Because the team the champion runs it by is usually in conflict. Gartner's 2025 research found 74% of B2B buyer teams demonstrate unhealthy conflict during the decision process: conflicting objectives, disagreement on the best course of action, or being overruled by an external decision-maker who was never in your sales calls. Your champion goes quiet not because they lost interest, but because they walked into a fight your product collateral couldn't help them win. The deal reads as "no decision" in your CRM, but the real event was a conflict inside the buying group that you never had visibility into.
What percentage of B2B buying teams experience unhealthy conflict?
Seventy-four percent. Gartner's May 2025 sales survey of 632 B2B buyers found that nearly three in four buyer teams demonstrate unhealthy conflict during the buying decision, defined as conflicting objectives, disagreement on the best course of action, or being overruled by an external decision-maker. The same research found that buying groups which reach consensus are 2.5 times more likely to report a high-quality deal, which means the conflict is not a side issue. It is the single biggest predictor of whether the deal is worth having.
Can a single champion close a B2B deal alone?
Almost never, and treating them as your closer is a structural mistake. The average B2B buying decision involves 13 internal stakeholders and 9 external influencers (Forrester, 2026). A champion is one voice in that room. What predicts their success is not how much they love your product but their engagement, influence, credibility, and capacity to broker conflict among their colleagues (Bunce et al., 2020). If your champion has enthusiasm but no influence, the deal is exposed no matter how well you've equipped them with information.
How do you help a champion sell internally?

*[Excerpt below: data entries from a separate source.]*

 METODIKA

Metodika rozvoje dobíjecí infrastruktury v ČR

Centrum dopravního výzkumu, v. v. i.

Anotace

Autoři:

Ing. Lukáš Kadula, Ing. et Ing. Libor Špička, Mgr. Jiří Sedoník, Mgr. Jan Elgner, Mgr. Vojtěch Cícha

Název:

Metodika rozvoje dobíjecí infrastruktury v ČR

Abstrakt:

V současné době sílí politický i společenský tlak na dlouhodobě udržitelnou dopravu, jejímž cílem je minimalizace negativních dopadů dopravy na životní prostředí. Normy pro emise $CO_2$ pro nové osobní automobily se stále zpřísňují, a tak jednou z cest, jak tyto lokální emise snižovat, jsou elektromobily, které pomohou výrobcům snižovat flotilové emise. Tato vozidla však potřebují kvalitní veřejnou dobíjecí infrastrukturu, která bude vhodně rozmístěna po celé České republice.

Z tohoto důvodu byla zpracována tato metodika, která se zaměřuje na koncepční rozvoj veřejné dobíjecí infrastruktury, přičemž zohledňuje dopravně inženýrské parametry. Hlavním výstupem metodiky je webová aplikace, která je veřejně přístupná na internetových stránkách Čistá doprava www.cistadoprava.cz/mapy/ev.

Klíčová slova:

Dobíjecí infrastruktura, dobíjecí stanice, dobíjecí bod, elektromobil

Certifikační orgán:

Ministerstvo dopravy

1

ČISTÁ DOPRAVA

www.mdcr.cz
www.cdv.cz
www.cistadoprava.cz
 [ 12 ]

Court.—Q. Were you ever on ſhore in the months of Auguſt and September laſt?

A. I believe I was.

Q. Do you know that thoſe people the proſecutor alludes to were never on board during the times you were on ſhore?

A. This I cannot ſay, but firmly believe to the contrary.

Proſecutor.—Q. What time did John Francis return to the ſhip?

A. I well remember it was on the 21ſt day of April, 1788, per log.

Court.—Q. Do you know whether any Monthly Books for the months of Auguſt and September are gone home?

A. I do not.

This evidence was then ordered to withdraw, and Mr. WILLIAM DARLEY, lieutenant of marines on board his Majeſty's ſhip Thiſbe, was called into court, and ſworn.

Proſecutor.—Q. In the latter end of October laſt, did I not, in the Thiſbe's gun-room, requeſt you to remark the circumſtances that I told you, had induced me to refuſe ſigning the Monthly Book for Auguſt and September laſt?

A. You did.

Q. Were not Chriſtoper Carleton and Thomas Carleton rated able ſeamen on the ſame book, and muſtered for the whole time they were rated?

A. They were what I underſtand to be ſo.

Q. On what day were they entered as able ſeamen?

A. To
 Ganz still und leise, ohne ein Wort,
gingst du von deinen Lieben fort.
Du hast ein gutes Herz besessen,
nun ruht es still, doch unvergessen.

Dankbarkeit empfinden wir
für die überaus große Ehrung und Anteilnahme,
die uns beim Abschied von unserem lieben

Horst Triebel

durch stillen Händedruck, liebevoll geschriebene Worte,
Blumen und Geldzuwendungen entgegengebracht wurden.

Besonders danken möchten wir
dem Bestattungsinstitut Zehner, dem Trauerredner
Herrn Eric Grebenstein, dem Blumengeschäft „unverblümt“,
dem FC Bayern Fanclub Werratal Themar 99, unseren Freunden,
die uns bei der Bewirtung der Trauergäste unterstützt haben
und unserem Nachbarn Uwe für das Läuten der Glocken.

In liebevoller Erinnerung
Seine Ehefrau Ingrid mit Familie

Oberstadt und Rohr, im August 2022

Stop arming them with more product collateral and start equipping them to broker conflict. Research on internal champions shows the effective ones act as issue brokers: they mobilize the people who already agree, buffer the opposition, and moderate the disagreement in the room (de Roo et al., 2024). Give your champion a shared frame that the decisive stakeholders can hold in common, not thirty more slides about your features. The job is changing what happens in the room, not explaining your product better.
How many stakeholders should you focus on in a B2B buying group?
Four to five, not thirteen. While the average buying group has swelled to 13 internal stakeholders, B2B win rates actually peak at four to five stakeholders per opportunity and decline beyond six (Brontén, 2025). The large number describes the size of the crowd, not the number of people you need to win. Identify the four or five who actually decide, build one shared understanding across them, and let your champion carry that frame into the wider room. Trying to align all thirteen dilutes your effort and usually stalls the deal.